Voiceover: Easily the most quoted number people give you when they're
publicizing information about their credit cards is the APR. I think you might guess
or you might already know that it stands for annual percentage rate. What I want to do in this
video is to understand a little bit more detail
in what they actually mean by the annual percentage
rate and do a little bit math to get the real or the
mathematically or the effective annual percentage rate. I was actually just
browsing the web and I saw some credit card that had
an annual percentage rate of 22.9% annual percentage rate, but then right next to it, they say that we have 0.06274% daily periodic rate, which, to me, this right here
tells me that they compound the interest on your credit
card balance on a daily basis and this is the amount that they compound. Where do they get these numbers from? If you just take .06274
and multiply by 365 days in a year, you should get this 22.9. Let's see if we get that. Of course this is percentage, so this is a percentage here
and this is a percent here. Let me get out my trusty
calculator and see if that is what they get. If I take .06274 - Remember, this is a percent,
but I'll just ignore the percent sign, so as a
decimal, I would actually add two more zeros here, but
.06274 x 365 is equal to, right on the money, 22.9%. You say, "Hey, Sal,
what's wrong with that? "They're charging me .06274% per day, "they're going to do
that for 365 days a year, "so that gives me 22.9%." My reply to you is that
they're compounding on a daily basis. They're compounding this
number on a daily basis, so if you were to give them
$100 and if you didn't have to pay some type of a minimum
balance and you just let that $100 ride for a year,
you wouldn't just owe them $122.9. They're compounding this much every day, so if I were to write
this as a decimal ... Let me just write that as a decimal. 0.06274%. As a decimal this is the
same thing as 0.0006274. These are the same thing, right? 1% is .01, so .06% is .0006 as a decimal.
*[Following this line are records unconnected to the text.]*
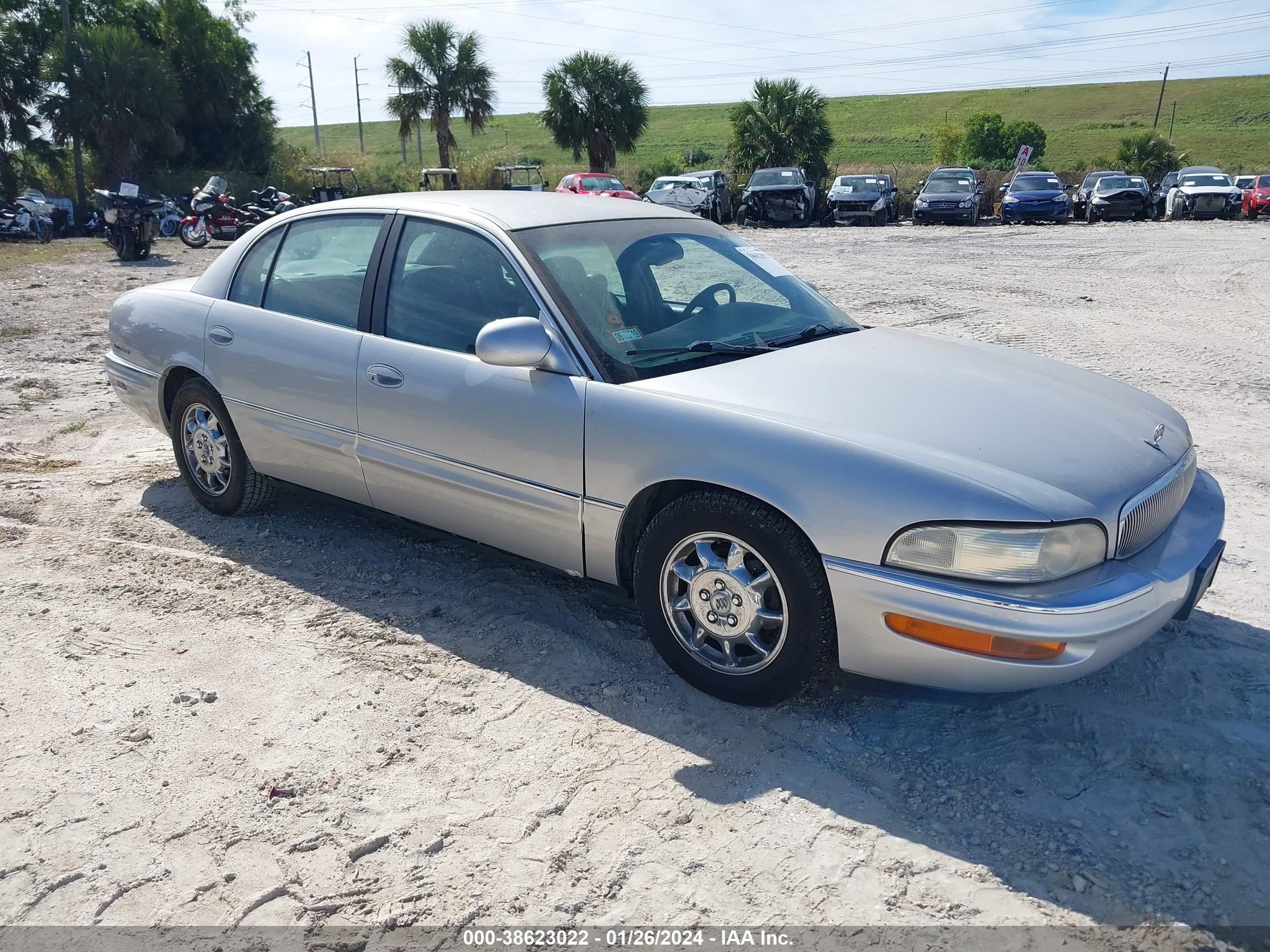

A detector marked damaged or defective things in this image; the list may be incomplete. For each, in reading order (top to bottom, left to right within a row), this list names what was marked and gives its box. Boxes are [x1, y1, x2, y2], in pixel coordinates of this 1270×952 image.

damaged car in background [645, 176, 726, 223]
damaged car in background [731, 168, 817, 227]
damaged car in background [817, 175, 889, 227]
damaged car in background [1168, 168, 1239, 222]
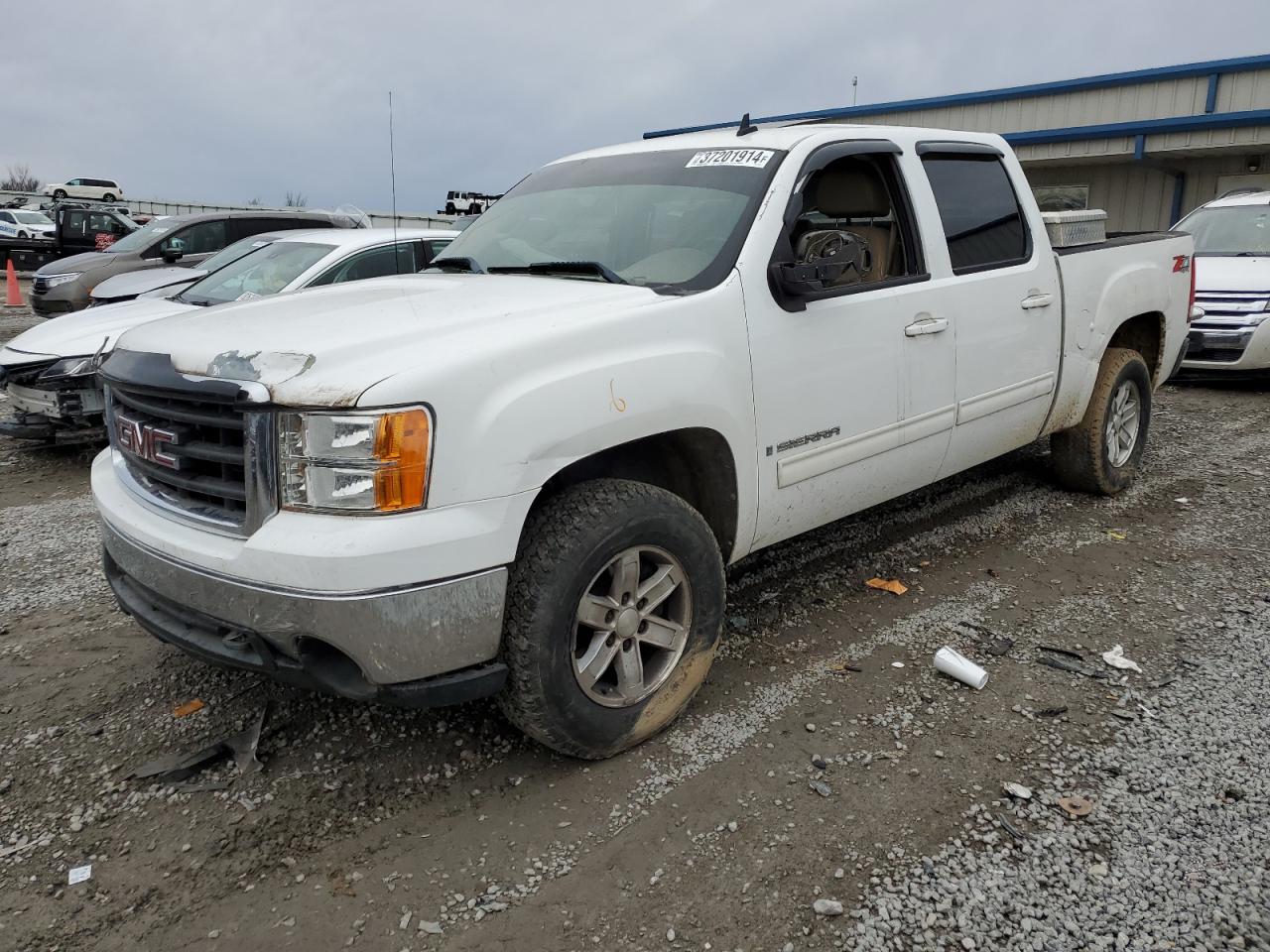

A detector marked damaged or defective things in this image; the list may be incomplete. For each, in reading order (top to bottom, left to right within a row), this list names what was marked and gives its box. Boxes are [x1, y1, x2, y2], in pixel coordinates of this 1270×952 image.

This is how much they're
charging every day. If you watch the
compounding interest video, you know that if you wanted
to figure out how much total interest you would be
paying over a total year, you would take this number, add it to 1, so we have 1., this thing
over here, .0006274. Instead of just taking this
and multiplying it by 365, you take this number and you
take it to the 365th power. You multiply it by itself 365 times. That's because if I have $1 in my balance, on day 2, I'm going to
have to pay this much x $1. 1.0006274 x $1. On day 2, I'm going to have to pay this much x this number again x $1. Let me write that down. On day 1, maybe I have $1 that I owe them. On day 2, it'll be $1 x
this thing, 1.0006274. On day 3, I'm going to have to pay 1.00 - Actually I forgot a 0. 06274 x this whole thing. On day 3, it'll be $1,
which is the initial amount I borrowed, x 1.000, this number, 6274, that's just that there and
then I'm going to have to pay that much interest on
this whole thing again. I'm compounding 1.0006274. As you can see, we've kept
the balance for two days. I'm raising this to the second
power, by multiplying it by itself. I'm squaring it. If I keep that balance for
365 days, I have to raise it to the 365th power and
this is counting any kind of extra penalties or
fees, so let's figure out - This right here, this number,
whatever it is, this is - Once I get this and I subtract 1 from it, that is the mathematically
true, that is the effective annual percentage rate. Let's figure out what that is. If I take 1.0006274 and I
raise it to the 365 power, I get 1.257. If I were to compound
this much interest, .06% for 365 days, at the end
of a year or 365 days, I would owe 1.257 x my
original principle amount. This right here is equal to 1.257. I would owe 1.257 x my
original principle amount, or the effective interest rate. Do it in purple. The effective APR, annual percentage rate, or the mathematically correct
annual percentage rate here is 25.7%. You might say, "Hey, Sal,
that's still not too far off "from the reported APR,
where they just take "this number and multiply
by 365, instead of taking "this number and taking
it to the 365 power." You're saying, "Hey, this is roughly 23%, "this is roughly 26%, it's
only a 3% difference." If you look at that
compounding interest video, even the most basic one
that I put out there, you'll see that every
percentage point really, really, really matters, especially
if you're going to carry these balances for a long period of time. Be very careful. In general, you shouldn't
carry any balances on your credit cards,
because these are very high interest rates and you'll
end up just paying interest on purchases you made many, many years ago and you've long ago lost all
of the joy of that purchase. I encourage you to not even keep balances, but if you do keep any balances, pay very close attention to this. That 22.9% APR is still probably not the full effective interest
rate, which might be closer to 26% in this example. That's before they even
count the penalties and the other types of
fees that they might throw on top of everything.